» **EXCERPT TO READ**:
------------------------------------
2013/3/25 Pankaj Misra <[EMAIL PROTECTED]>:
> Yes Ted, you are right, we are having table regions pre-split, and we see that both regions are almost evenly filled in both the tests.
>
> This does not seem to be a regression though, since we were getting good write rates when we had lesser number of columns.
>
> Thanks and Regards
> Pankaj Misra
>
>
> ________________________________________
> From: Ted Yu [[EMAIL PROTECTED]]
> Sent: Monday, March 25, 2013 11:15 PM
> To: [EMAIL PROTECTED]
> Cc: [EMAIL PROTECTED]
> Subject: Re: HBase Writes With Large Number of Columns
>
> Copying Ankit who raised the same question soon after Pankaj's initial
> question.
>
> On one hand I wonder if this was a regression in 0.94.5 (though unlikely).
>
> Did the region servers receive (relatively) same write load for the second
> test case ? I assume you have pre-split your tables in both cases.
>
> Cheers
>
> On Mon, Mar 25, 2013 at 10:18 AM, Pankaj Misra
> <[EMAIL PROTECTED]>wrote:
>
>> Hi Ted,
>>
>> Sorry for missing that detail, we are using HBase version 0.94.5
>>
>> Regards
>> Pankaj Misra
>>
>>
>> ________________________________________
>> From: Ted Yu [[EMAIL PROTECTED]]
>> Sent: Monday, March 25, 2013 10:29 PM
>> To: [EMAIL PROTECTED]
>> Subject: Re: HBase Writes With Large Number of Columns
>>
>> If you give us the version of HBase you're using, that would give us some
>> more information to help you.
------------------------------------
» **PROVIDED MATERIAL**:
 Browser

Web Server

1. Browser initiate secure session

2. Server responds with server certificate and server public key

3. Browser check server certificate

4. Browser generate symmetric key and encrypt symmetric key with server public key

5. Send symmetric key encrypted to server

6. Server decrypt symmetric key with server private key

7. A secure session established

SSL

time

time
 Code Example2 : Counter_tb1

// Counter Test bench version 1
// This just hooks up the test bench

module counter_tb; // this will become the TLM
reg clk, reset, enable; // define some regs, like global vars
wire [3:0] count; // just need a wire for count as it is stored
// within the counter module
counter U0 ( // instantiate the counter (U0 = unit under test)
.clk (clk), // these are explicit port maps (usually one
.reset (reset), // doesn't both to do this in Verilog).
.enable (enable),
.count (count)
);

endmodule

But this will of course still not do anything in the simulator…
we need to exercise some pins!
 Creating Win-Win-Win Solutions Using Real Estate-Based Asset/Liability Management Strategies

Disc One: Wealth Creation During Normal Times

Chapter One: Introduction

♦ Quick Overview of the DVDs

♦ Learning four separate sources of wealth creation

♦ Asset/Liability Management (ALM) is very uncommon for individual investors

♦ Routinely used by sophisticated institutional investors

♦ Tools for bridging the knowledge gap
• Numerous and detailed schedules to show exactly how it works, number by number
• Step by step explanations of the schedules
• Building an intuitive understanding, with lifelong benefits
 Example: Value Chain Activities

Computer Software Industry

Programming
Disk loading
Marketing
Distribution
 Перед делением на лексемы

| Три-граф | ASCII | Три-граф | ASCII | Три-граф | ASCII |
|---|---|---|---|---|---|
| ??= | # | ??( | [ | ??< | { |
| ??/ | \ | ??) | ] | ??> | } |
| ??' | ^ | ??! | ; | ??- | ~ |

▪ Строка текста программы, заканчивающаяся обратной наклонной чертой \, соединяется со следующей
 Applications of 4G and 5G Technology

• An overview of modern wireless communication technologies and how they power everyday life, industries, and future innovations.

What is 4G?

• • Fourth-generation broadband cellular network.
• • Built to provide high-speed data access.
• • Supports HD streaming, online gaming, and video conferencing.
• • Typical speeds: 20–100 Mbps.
------------------------------------
» **TASKS TO CARRY OUT**:
1/ Which version of HBase is in use, according to the HBase email thread?
2/ Write what comes next in the HBase email thread, picking up after its final line.
The items have no connection to the HBase email thread.

» **WRITTEN ANSWERS**:
1/ HBase version 0.94.5.

2/
>>
>> Cheers
>>
>> On Mon, Mar 25, 2013 at 9:55 AM, Pankaj Misra <[EMAIL PROTECTED]
>> >wrote:
>>
>> > Hi,
>> >
>> > The issue that I am facing is around the performance drop of Hbase, when
>> I
>> > was having 20 columns in a column family Vs now when I am having 40
>> columns
>> > in a column family. The number of columns have doubled and the
>> > ingestion/write speed has also dropped by half. I am writing 1.5 KB of
>> data
>> > per row across 40 columns.
>> >
>> > Are there any settings that I should look into for tweaking Hbase to
>> write
>> > higher number of columns faster?
>> >
>> > I would request community's help to let me know how can I write to a
>> > column family with large number of columns efficiently.
>> >
>> > Would greatly appreciate any help /clues around this issue.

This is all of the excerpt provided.